Error in batch transform job with Huggingface model and SageMaker

In case anyone is still struggling with this, here is what I think is happening (which may or may not be true, but it’s working for me now):
When using the input filter, you are using a JSON path filter. If you have input of the form [{“inputs”: “some string”, “id”: 12345},…], then using $.inputs as an input filter would result in an output (and input to the model) of just the strings stored under the “inputs” key, so [“some string”, “another string”,…]. This causes issues with the following line of code in the sagemaker-huggingface-inference-toolkit/handler_service.py script: inputs = data.pop(“inputs”, data) (line 167; not sure how to link to it directly). The pop method won’t work on just a list of strings, so it throws an error at this point. I realized that I don’t even need to apply an input filter, since the text input will be ‘popped’ anyways (as long as it is stored under “inputs” in the input data).

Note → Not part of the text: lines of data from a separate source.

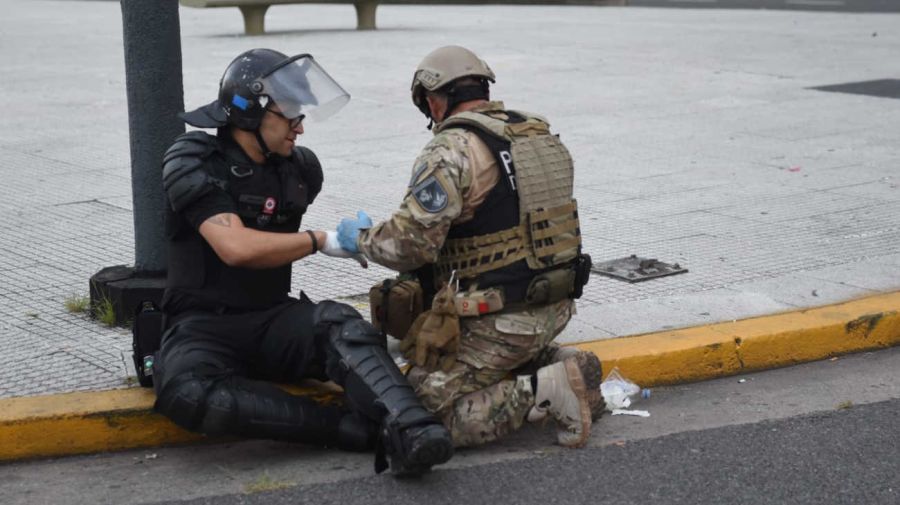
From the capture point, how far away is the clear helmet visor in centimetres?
475

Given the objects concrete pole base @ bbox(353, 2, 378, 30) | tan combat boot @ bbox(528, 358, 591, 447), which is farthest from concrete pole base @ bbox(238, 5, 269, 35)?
tan combat boot @ bbox(528, 358, 591, 447)

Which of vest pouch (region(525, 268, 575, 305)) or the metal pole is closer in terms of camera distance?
vest pouch (region(525, 268, 575, 305))

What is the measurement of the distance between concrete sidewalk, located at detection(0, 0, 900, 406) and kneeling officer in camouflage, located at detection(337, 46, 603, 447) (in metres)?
0.98

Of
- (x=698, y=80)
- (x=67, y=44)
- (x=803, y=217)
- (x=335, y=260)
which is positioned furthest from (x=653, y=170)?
(x=67, y=44)

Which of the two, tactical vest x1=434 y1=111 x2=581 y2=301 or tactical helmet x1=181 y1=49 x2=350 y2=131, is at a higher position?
tactical helmet x1=181 y1=49 x2=350 y2=131

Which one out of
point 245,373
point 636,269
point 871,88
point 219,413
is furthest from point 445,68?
point 871,88

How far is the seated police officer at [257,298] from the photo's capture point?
450 centimetres

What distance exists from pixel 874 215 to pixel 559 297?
3.60 meters

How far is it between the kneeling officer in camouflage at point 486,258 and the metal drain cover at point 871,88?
851 centimetres

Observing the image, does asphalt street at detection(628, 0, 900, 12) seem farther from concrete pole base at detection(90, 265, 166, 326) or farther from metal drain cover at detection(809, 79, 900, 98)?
concrete pole base at detection(90, 265, 166, 326)

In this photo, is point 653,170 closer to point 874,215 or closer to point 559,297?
point 874,215

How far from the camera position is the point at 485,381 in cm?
478

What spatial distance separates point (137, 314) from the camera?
491cm

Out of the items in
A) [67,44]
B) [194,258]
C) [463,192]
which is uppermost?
[463,192]
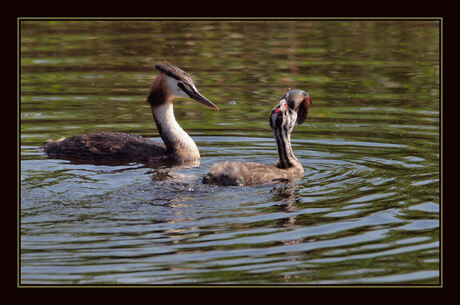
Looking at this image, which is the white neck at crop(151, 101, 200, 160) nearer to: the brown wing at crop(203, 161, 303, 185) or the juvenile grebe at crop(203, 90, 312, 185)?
the juvenile grebe at crop(203, 90, 312, 185)

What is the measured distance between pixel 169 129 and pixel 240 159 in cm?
132

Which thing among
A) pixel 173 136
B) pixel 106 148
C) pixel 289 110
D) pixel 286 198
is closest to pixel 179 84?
pixel 173 136

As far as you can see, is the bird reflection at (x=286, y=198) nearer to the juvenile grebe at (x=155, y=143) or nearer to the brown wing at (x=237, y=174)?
the brown wing at (x=237, y=174)

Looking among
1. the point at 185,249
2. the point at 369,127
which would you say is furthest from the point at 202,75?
the point at 185,249

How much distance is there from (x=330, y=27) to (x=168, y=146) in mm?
10298

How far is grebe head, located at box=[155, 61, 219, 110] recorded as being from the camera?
12.7 meters

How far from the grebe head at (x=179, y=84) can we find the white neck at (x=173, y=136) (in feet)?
0.86

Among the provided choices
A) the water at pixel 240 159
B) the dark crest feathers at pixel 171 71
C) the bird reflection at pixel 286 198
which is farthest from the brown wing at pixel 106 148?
the bird reflection at pixel 286 198

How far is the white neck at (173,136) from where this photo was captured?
12305mm

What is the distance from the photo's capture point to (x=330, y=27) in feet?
71.4

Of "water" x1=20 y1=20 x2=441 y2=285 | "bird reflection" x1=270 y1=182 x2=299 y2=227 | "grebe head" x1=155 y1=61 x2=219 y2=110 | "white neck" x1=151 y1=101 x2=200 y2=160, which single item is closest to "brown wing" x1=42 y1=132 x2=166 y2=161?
"white neck" x1=151 y1=101 x2=200 y2=160

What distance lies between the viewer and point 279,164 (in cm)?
1094

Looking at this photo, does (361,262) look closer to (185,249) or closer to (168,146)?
(185,249)

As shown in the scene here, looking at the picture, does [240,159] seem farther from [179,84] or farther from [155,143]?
[179,84]
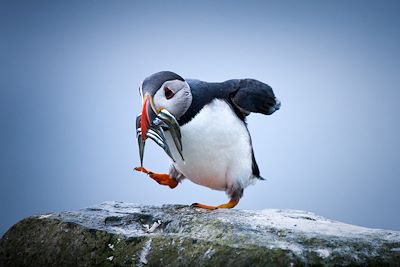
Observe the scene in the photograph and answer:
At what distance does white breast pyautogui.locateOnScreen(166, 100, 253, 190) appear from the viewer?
9.81 feet

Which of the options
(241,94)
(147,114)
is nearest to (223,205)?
(241,94)

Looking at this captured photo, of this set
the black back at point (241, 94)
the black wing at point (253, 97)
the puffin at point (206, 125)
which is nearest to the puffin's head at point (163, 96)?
the puffin at point (206, 125)

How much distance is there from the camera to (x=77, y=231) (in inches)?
108

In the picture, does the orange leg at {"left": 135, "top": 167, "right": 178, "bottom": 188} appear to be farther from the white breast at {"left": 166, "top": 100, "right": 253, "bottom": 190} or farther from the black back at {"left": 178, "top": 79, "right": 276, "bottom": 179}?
the black back at {"left": 178, "top": 79, "right": 276, "bottom": 179}

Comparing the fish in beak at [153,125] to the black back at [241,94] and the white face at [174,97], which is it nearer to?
the white face at [174,97]

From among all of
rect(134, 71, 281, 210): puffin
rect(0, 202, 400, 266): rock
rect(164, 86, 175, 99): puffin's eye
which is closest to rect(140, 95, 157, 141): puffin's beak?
rect(134, 71, 281, 210): puffin

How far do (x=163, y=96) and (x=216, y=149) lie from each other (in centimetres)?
41

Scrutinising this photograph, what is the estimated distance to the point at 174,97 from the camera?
2.89 meters

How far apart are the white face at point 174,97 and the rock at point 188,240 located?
511 millimetres

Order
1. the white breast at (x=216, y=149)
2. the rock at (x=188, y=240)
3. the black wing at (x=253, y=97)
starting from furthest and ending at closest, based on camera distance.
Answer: the black wing at (x=253, y=97) < the white breast at (x=216, y=149) < the rock at (x=188, y=240)

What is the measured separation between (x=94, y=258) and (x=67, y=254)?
132 millimetres

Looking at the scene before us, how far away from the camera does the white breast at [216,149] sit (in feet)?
9.81

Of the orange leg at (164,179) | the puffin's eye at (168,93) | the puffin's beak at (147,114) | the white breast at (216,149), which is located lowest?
the orange leg at (164,179)

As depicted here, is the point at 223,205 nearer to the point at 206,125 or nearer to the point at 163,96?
the point at 206,125
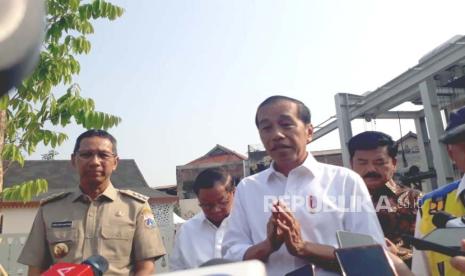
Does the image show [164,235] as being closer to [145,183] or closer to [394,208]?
[394,208]

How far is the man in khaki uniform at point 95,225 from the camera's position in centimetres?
254

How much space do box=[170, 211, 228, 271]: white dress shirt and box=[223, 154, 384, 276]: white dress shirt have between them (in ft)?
3.23

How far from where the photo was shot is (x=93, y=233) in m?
2.58

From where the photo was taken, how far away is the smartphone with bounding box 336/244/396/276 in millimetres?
982

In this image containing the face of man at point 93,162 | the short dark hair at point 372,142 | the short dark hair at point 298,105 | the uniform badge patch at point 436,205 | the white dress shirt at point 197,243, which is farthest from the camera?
the white dress shirt at point 197,243

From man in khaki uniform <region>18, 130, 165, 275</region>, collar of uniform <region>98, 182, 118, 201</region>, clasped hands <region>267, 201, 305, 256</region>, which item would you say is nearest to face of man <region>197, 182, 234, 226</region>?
man in khaki uniform <region>18, 130, 165, 275</region>

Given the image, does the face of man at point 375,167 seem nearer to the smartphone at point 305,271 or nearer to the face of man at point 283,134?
the face of man at point 283,134

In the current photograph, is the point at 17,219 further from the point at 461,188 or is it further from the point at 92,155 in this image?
the point at 461,188

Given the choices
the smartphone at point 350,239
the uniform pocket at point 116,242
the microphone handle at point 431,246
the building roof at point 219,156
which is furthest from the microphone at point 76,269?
the building roof at point 219,156

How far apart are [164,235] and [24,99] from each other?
6035 millimetres

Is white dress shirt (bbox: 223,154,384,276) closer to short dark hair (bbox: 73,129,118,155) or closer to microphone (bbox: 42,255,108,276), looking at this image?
microphone (bbox: 42,255,108,276)

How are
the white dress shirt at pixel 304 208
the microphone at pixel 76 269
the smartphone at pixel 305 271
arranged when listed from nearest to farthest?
1. the microphone at pixel 76 269
2. the smartphone at pixel 305 271
3. the white dress shirt at pixel 304 208

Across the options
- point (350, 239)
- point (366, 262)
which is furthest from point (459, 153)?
point (366, 262)

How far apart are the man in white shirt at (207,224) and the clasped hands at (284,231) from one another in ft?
4.37
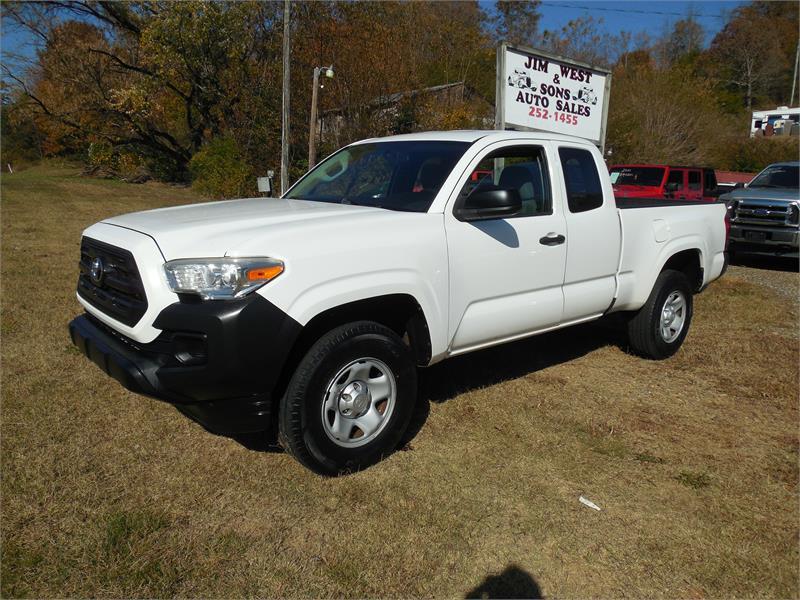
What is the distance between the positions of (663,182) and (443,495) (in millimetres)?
13351

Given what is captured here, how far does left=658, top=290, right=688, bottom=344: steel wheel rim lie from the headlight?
3.87 metres

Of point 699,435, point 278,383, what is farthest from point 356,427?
point 699,435

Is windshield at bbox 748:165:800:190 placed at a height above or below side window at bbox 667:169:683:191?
below

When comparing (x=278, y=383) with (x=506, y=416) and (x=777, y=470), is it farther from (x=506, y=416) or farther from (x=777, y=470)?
(x=777, y=470)

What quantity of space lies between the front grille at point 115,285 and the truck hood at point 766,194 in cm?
1041

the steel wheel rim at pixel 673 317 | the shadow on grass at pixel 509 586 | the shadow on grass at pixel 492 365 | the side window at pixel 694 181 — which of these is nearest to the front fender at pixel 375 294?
the shadow on grass at pixel 492 365

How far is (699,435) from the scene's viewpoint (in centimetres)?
413

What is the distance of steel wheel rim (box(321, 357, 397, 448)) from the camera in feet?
10.8

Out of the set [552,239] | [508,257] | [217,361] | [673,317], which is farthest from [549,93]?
[217,361]

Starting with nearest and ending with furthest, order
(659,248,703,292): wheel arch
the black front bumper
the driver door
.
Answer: the black front bumper
the driver door
(659,248,703,292): wheel arch

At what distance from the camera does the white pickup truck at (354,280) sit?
9.54 feet

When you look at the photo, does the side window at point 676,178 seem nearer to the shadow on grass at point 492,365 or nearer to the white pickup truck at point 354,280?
the shadow on grass at point 492,365

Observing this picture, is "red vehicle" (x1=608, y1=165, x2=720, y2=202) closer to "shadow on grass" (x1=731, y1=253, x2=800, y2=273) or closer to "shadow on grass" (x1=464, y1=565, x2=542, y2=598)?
"shadow on grass" (x1=731, y1=253, x2=800, y2=273)

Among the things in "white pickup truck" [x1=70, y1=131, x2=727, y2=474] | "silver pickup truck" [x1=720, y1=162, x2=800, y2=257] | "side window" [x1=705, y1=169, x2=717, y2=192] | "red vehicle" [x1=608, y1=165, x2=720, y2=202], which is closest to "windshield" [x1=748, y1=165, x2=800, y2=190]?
"silver pickup truck" [x1=720, y1=162, x2=800, y2=257]
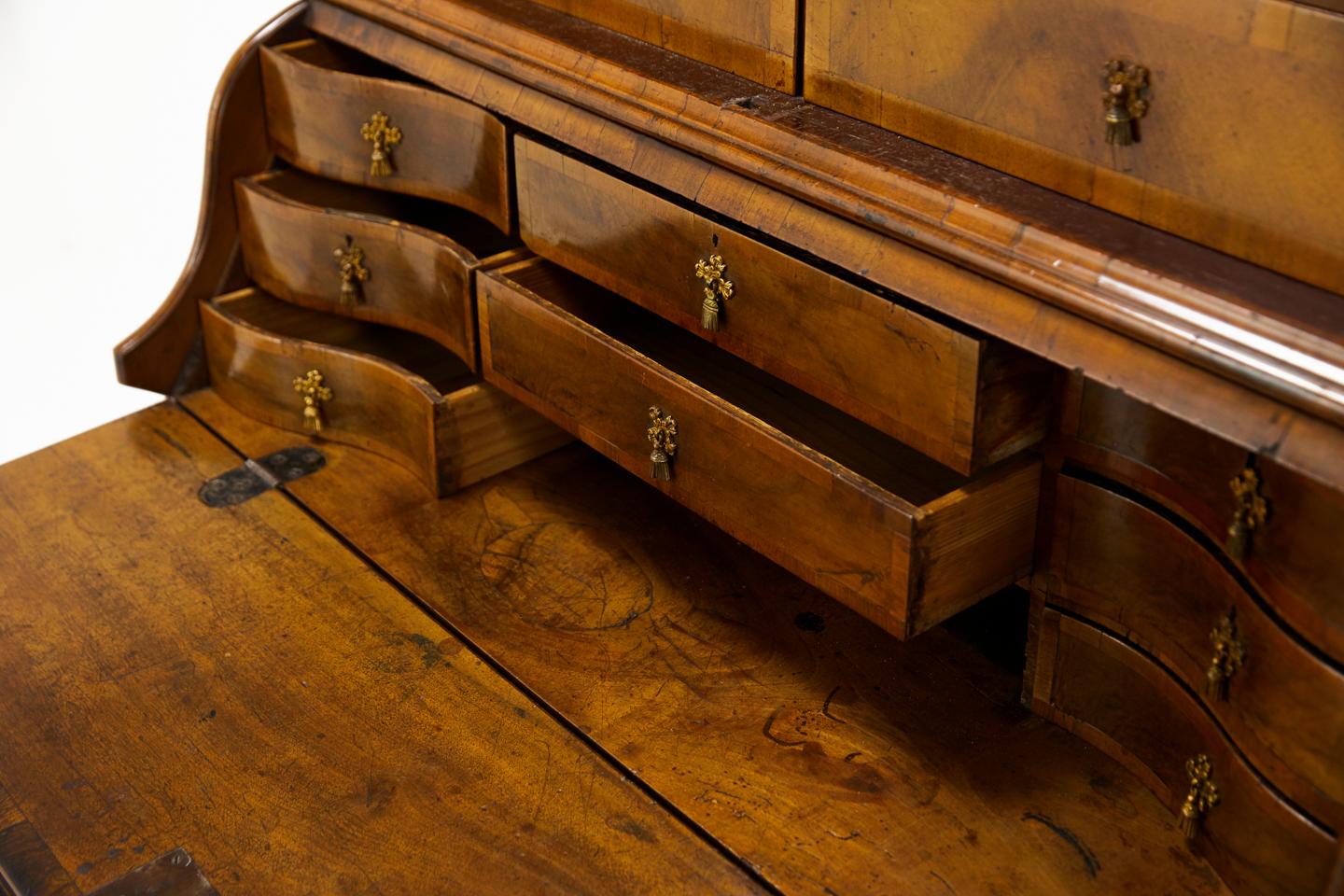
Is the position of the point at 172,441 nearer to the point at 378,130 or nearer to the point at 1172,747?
the point at 378,130

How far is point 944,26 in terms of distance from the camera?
152cm

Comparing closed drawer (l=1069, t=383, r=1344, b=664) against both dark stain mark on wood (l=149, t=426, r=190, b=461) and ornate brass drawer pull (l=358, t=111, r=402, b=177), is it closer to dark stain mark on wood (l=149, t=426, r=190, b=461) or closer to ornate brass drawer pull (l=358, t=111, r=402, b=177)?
ornate brass drawer pull (l=358, t=111, r=402, b=177)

So I just leave out the input filter, and instead just associate the entire output with the original (unpopped input) - like so:

batch_job.transform(
data=input_s3_uri,
data_type=“S3Prefix”,
content_type=“application/json”,
split_type=“Line”,
join_source=“Input”,
output_filter=“$[‘id’,‘inputs’,‘SageMakerOutput’]”
)

The labels and score are contained in ‘SageMakerOutput’. I then use a custom post-processing function that reads in the jsonl data and transforms it into a pandas dataframe, which I then write to S3.
Like I said this is just what worked for me, but I thought I’d share it because this issue was giving me headaches for quite a while and there doesn’t seem to be clear guidance/documentation on it.